I read the former comment section, but not the latter. Why? Because the Slate comment section is trash. I did see one comment that was very supportive to the letter writer before shutting it down. The people in the comment section seem to want to show off their smarts/sassiness/toughness rather than actually answer the questions. Plus, many of them were…ah…limited in their viewpoint. I know that I am too expansive sometimes, but at least I looked at things from different angles. I know not everyone can, but it’s disheartening when people don’t even realize that they’re limited in their thinking. I get that this is normal because you only know what you know, but it’s frustrating as fuck from the outside.

The AAM commentariat is one of the few in which I think people are smarter than average and progressive. Even there, though, there are limits. I was pleasantly surprised to see that everyone wholeheartedly supported the LW in leaving the business and emphasized that she was not crazy.

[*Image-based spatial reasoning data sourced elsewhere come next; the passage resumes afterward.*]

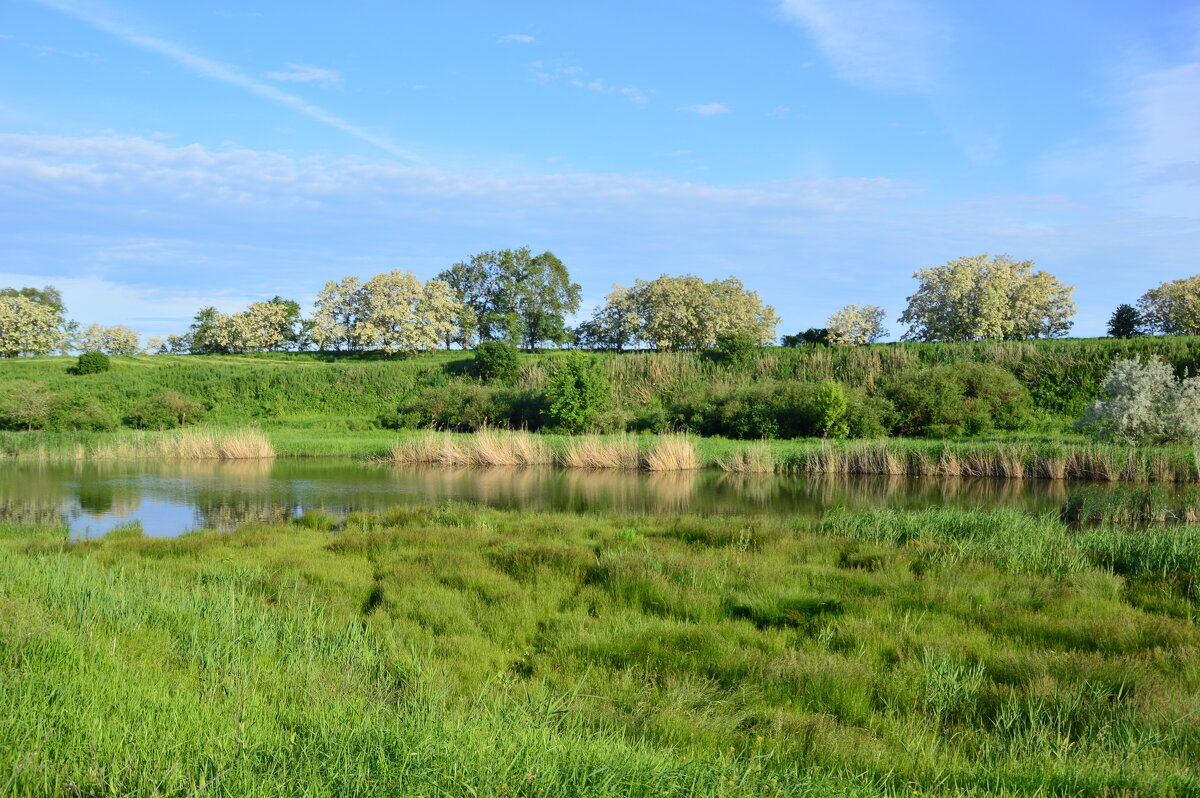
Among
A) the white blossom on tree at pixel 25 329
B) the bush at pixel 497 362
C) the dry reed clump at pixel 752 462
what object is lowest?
the dry reed clump at pixel 752 462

Jellyfish Catcher started out their comment thusly:

Your mom’s obligation to you as a parent, is to figure out her own life choices AND to let your figure out your life. You are NOT being a poor daughter or not supporting her, when (not if! ) you decline.

That made me choke up a bit. No, it was not directed to me, but I felt it, nonetheless.  It helped to hear people say that the mother was out of line and things were topsy-turvy. The daughter should be able to rely on the mother for support, not the other way around. As I deal with my mother and her insistence on dumping all her problems with my father on me, it’s nice to know that it’s not just me.